* **ASSIGNED TASK**: With the pictures omitted, write out all of the listing exactly.

* **RECORD EXCERPTS**:
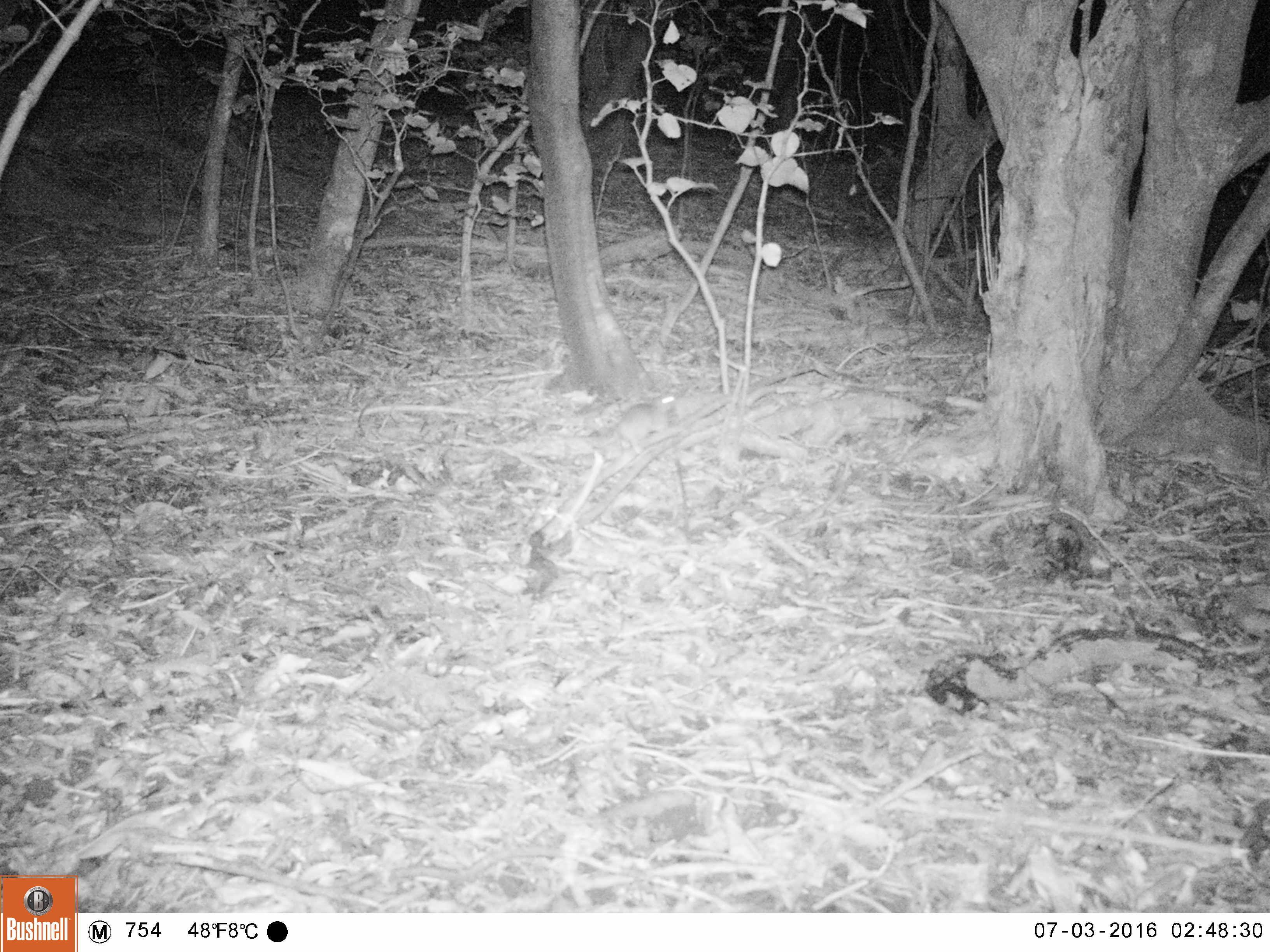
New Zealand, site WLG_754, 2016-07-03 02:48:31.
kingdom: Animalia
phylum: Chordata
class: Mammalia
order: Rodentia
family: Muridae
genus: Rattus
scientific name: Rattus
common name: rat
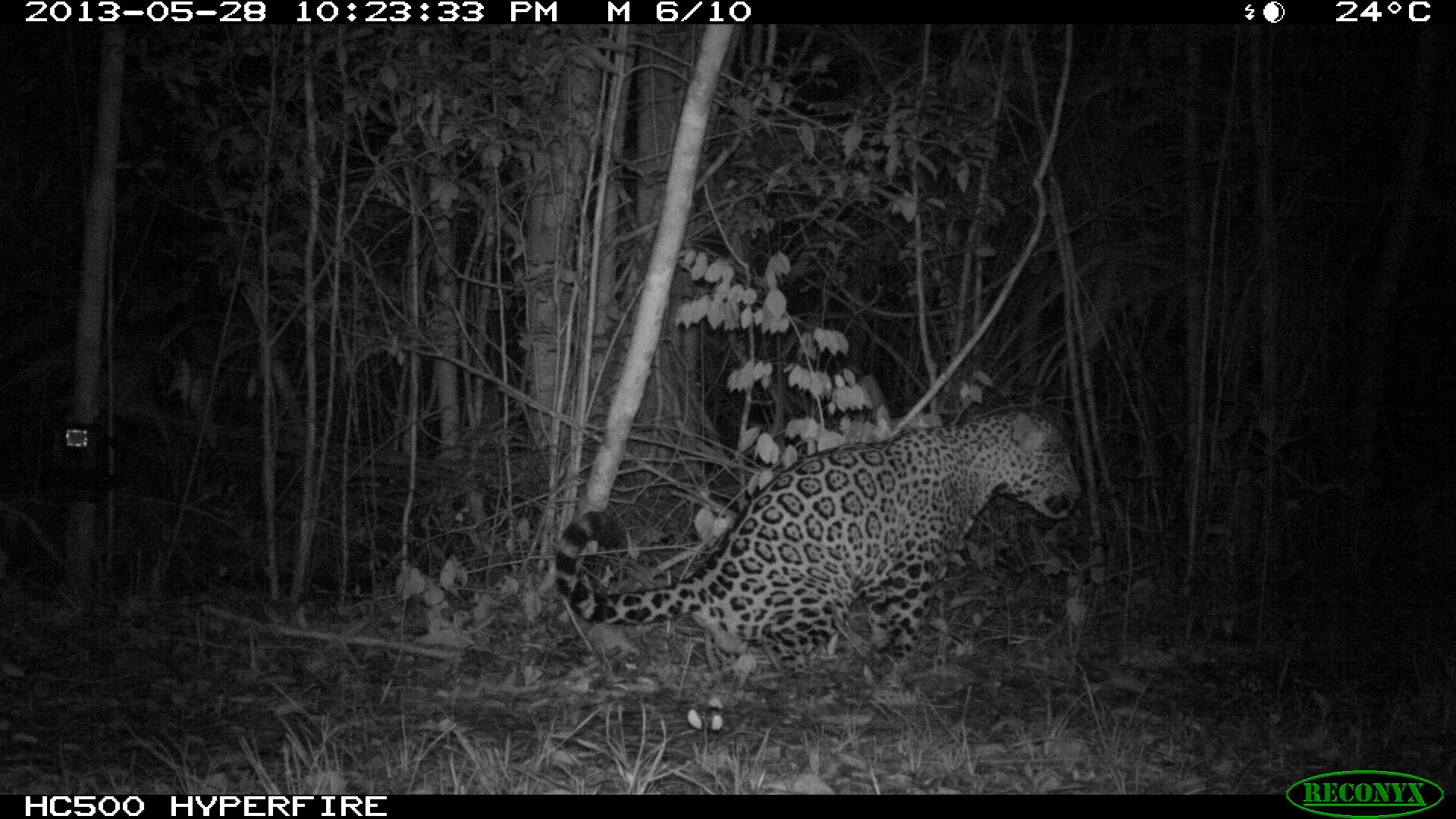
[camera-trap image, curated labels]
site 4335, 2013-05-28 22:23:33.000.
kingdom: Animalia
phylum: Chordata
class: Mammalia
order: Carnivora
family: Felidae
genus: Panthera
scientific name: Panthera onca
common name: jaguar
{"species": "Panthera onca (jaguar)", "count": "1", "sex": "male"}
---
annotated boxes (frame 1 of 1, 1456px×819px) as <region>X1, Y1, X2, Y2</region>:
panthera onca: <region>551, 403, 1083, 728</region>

* **COMPLETED TASK**:
New Zealand, site WLG_754, 2016-07-03 02:48:31.
kingdom: Animalia
phylum: Chordata
class: Mammalia
order: Rodentia
family: Muridae
genus: Rattus
scientific name: Rattus
common name: rat
[camera-trap image, curated labels]
site 4335, 2013-05-28 22:23:33.000.
kingdom: Animalia
phylum: Chordata
class: Mammalia
order: Carnivora
family: Felidae
genus: Panthera
scientific name: Panthera onca
common name: jaguar
{"species": "Panthera onca (jaguar)", "count": "1", "sex": "male"}
---
annotated boxes (frame 1 of 1, 1456px×819px) as <region>X1, Y1, X2, Y2</region>:
panthera onca: <region>551, 403, 1083, 728</region>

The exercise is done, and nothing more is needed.